Jamil Chade, em Genebra | swissinfo.ch
Jean Ziegler é uma ave rara na cena política suíça, encarnando há quase meio século a figura do intelectual público de projecção global. Seu activismo político e actuação internacional, como relator especial da ONU, rendeu-lhe uma extensa gama de inimigos, não só entre os bancos, empresários e lideranças conservadoras, mas até mesmo no campo mais progressista. Mas Ziegler continua um observador activo, e nota que os cidadãos das grandes democracias vivem um “desespero silencioso e secreto”.
Jean Ziegler é uma ave rara na cena política suíça, encarnando há quase meio século a figura do intelectual público de projecção global. Seu activismo político e actuação internacional, como relator especial da ONU, rendeu-lhe uma extensa gama de inimigos, não só entre os bancos, empresários e lideranças conservadoras, mas até mesmo no campo mais progressista. Mas Ziegler continua um observador activo, e nota que os cidadãos das grandes democracias vivem um “desespero silencioso e secreto”.
Ele, porém, não perde a esperança
e insiste que a resposta à actual crise está no fortalecimento de uma sociedade
civil planetária. Para Ziegler, os acontecimentos nos últimos anos e a
impotência do sistema político em dar respostas mostram que a “democracia
representativa está esgotada”.
swissinfo.ch: Vemos em diferentes
partes do mundo uma reacção popular contra partidos tradicionais e contra
a política. Também vemos a vitória de políticos como Orban, Trump, Salvini e
Bolsonaro. Por qual motivo o sr. acredita que estamos vendo essa onda?

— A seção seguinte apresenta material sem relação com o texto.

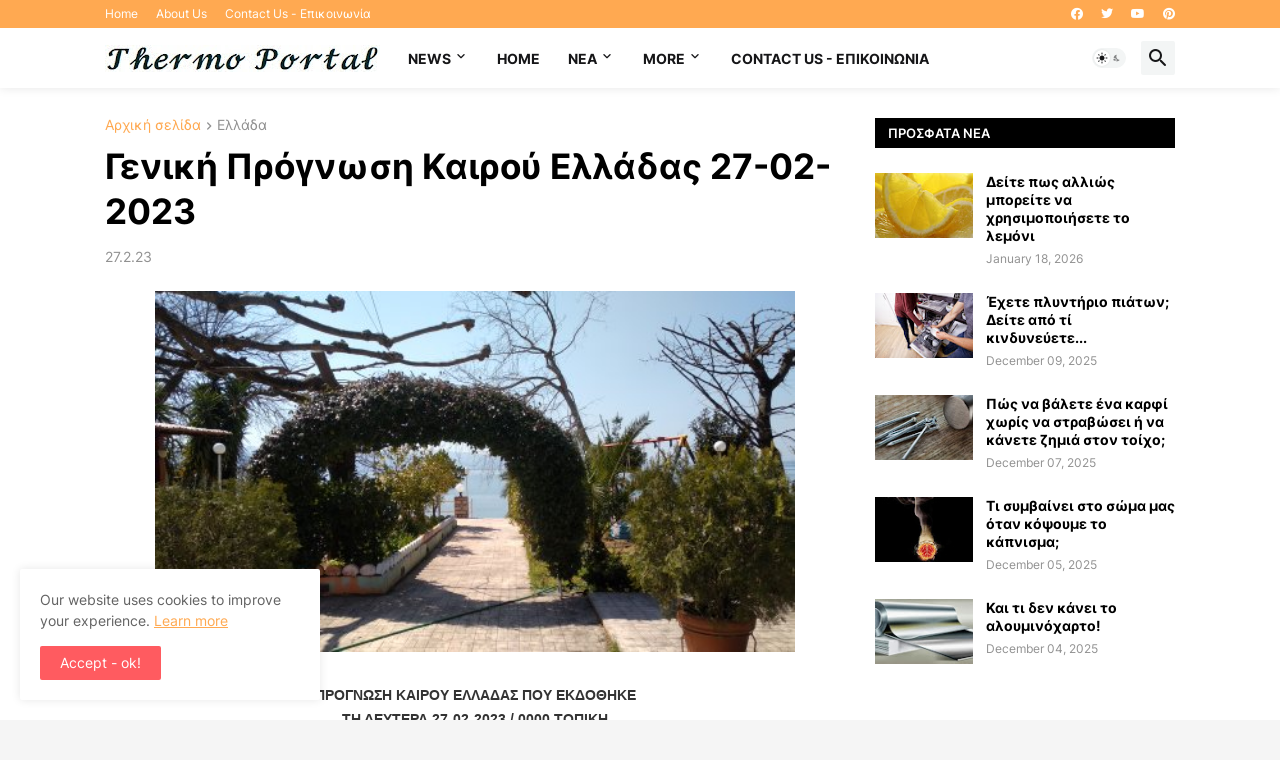

--- FILE ---
content_type: text/html; charset=utf-8
request_url: https://www.google.com/recaptcha/api2/aframe
body_size: 267
content:
<!DOCTYPE HTML><html><head><meta http-equiv="content-type" content="text/html; charset=UTF-8"></head><body><script nonce="jigGPt3wxJjl_hXgeLk1lw">/** Anti-fraud and anti-abuse applications only. See google.com/recaptcha */ try{var clients={'sodar':'https://pagead2.googlesyndication.com/pagead/sodar?'};window.addEventListener("message",function(a){try{if(a.source===window.parent){var b=JSON.parse(a.data);var c=clients[b['id']];if(c){var d=document.createElement('img');d.src=c+b['params']+'&rc='+(localStorage.getItem("rc::a")?sessionStorage.getItem("rc::b"):"");window.document.body.appendChild(d);sessionStorage.setItem("rc::e",parseInt(sessionStorage.getItem("rc::e")||0)+1);localStorage.setItem("rc::h",'1769296413027');}}}catch(b){}});window.parent.postMessage("_grecaptcha_ready", "*");}catch(b){}</script></body></html>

Jean Ziegler: O mundo se tornou
incompreensível para o cidadão, que não mais consegue ler o mundo. As 500
empresas multinacionais privadas têm 52% do PIB do mundo (todos os sectores
reunidos, bancos, serviços e empresas). Elas monopolizam um poder
económico-financeiro, ideológico e político que jamais um imperador ou papa
teve na história da humanidade. Eles escapam de todos os controles de estado,
parlamentares, sindicais ou qualquer outro controle social. Eles tem uma
estratégia só: maximização dos lucros, no tempo mais curto e não importa a qual
preço humano.
Elas são responsáveis, sem
dúvida, por um processo de invenção científica, electrónica e tecnológica sem
precedentes, e de fato extraordinário. Até o fim da URSS, um terço dos
habitantes do mundo vivia sob algum tipo de regime comunista. Havia a
bipolaridade da sociedade dos Estados. O capitalismo estava regionalmente
limitado.
A partir de 1991, o capitalismo
se espalhou como fogo de palha por todo o planeta e instaurou uma só instância
reguladora: a mão invisível do mercado. Isso também produziu uma ideologia que
totalmente alienou a consciência política dos homens. Há, hoje, uma ideologia
que dá legitimidade a uma só instância de regulação: o neoliberalismo. Esse
sistema sustenta que não são os homens, mas os mercados que fazem a história e
que as forças do mercado obedecem as leis da natureza.